## Set of tasks
A. Using the short biography of Maston Emmett O'Neal Jr. below, answer these:
(i) In what town was he born?
(ii) What degree did he earn from Davidson College, and in what year?
(iii) During which years did he serve in the United States Naval Reserve in the Pacific Theater?
B. Translate this sentence from the short biography of Maston Emmett O'Neal Jr. below into Spanish: "He was admitted to practice law in the Albany circuit on January 16, 1930."

## Text block
====================

American politician (1907–1990)

Maston Emmett O'Neal Jr. (July 19, 1907 - January 9, 1990) was a U.S. representative from Georgia.

==Biography==
Born in Bainbridge, Georgia, O'Neal attended the public schools and Marion Military Institute. He graduated from Davidson College with a Bachelor's degree in 1927. Next he attended Lamar School of Law at Emory University; he served as the principal of Shellman High School from 1927 to 1928. He was admitted to practice law in the Albany circuit on January 16, 1930.

O'Neal was the solicitor general of the Albany Judicial Circuit from January 1, 1941, to May 1, 1964. (He was reelected five times to four-year terms without opposition, including one term in absentia while in naval service.) He served as lieutenant in the United States Naval Reserve (Amphibs) in the Pacific Theater of World War II from 1944 to 1946. He was the first president of the Solicitors General Association of Georgia, and the former director of the National Association of County and Prosecuting Attorneys.

====================

## Entries supplied
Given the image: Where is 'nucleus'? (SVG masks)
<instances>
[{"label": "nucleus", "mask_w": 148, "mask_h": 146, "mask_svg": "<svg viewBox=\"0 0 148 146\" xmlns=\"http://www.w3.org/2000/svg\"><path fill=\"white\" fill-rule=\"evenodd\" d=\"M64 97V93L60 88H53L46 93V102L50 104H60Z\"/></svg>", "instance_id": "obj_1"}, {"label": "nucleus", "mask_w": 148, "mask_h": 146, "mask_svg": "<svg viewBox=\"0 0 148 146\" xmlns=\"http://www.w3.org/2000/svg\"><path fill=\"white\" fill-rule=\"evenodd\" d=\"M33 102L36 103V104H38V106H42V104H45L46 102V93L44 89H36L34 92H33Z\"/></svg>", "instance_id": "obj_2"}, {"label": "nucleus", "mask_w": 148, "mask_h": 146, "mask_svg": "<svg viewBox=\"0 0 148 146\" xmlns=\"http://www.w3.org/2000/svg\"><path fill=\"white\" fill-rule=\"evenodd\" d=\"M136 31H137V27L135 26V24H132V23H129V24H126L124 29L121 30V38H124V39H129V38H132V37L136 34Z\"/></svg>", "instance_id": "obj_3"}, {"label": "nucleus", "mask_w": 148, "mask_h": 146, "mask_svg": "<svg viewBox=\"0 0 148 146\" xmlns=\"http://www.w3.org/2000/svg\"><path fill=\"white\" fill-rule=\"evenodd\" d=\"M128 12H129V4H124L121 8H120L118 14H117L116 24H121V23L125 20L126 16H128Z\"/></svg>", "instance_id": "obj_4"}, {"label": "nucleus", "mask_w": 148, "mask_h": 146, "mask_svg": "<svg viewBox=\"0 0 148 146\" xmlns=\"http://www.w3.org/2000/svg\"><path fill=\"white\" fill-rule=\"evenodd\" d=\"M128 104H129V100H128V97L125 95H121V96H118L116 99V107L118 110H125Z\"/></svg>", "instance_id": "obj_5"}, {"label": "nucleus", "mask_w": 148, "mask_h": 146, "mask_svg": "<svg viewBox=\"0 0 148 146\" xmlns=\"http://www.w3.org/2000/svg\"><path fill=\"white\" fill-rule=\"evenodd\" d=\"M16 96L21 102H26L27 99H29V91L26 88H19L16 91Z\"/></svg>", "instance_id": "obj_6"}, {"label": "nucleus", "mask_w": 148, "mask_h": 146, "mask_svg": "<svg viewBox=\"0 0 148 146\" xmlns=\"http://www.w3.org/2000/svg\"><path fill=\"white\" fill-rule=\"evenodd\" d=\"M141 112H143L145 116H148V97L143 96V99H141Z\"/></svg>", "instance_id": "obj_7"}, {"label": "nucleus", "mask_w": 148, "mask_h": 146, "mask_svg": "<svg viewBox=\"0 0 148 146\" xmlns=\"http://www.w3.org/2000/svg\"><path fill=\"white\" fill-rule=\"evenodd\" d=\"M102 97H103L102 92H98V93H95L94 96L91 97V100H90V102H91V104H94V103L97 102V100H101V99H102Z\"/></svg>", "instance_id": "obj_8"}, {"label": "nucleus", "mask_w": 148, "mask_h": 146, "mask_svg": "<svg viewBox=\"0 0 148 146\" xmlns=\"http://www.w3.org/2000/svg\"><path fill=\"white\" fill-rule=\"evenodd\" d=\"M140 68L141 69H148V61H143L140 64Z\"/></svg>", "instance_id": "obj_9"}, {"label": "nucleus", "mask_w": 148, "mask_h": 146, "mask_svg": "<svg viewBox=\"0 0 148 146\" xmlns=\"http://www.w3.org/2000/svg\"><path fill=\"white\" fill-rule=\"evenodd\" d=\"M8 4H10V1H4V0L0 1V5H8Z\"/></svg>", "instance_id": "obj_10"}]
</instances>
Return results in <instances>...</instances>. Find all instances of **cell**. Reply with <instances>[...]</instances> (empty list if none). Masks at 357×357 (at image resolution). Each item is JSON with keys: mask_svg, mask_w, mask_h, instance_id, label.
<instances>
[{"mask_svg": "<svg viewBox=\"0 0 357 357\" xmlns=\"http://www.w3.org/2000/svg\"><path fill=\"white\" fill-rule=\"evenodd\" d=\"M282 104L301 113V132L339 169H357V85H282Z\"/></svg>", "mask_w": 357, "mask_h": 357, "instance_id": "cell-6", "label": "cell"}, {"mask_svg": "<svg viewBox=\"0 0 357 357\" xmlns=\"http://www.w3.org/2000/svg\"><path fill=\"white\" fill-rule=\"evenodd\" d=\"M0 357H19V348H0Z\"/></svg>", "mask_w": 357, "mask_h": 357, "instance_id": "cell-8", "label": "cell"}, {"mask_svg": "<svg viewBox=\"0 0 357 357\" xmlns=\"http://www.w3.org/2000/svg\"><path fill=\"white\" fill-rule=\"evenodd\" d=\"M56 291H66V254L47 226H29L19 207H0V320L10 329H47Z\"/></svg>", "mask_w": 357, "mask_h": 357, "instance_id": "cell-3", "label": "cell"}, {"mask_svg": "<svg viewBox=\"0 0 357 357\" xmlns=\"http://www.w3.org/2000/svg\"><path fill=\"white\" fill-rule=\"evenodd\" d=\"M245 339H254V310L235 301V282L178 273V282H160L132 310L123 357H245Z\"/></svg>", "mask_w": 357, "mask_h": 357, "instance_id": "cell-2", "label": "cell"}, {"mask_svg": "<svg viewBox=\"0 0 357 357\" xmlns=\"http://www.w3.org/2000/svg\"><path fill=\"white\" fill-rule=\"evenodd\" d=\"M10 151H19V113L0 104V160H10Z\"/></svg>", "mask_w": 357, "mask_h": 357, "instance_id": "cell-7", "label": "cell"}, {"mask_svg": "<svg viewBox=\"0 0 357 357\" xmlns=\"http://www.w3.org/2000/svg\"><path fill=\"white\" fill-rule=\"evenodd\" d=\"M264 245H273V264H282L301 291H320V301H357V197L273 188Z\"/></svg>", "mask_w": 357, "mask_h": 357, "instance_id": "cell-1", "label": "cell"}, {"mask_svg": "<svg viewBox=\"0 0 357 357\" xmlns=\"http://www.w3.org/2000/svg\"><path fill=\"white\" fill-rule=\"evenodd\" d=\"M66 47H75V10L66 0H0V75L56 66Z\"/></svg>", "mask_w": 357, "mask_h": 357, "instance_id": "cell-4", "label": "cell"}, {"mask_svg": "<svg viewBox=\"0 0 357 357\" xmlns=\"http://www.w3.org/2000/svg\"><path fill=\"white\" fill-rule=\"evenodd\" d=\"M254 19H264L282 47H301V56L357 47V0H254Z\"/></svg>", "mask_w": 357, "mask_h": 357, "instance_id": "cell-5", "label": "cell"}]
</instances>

====================

## Answers for the tasks
A.
(i) Bainbridge, Georgia
(ii) A Bachelor's degree, in 1927
(iii) From 1944 to 1946

B. Fue admitido para ejercer la abogacía en el circuito de Albany el 16 de enero de 1930.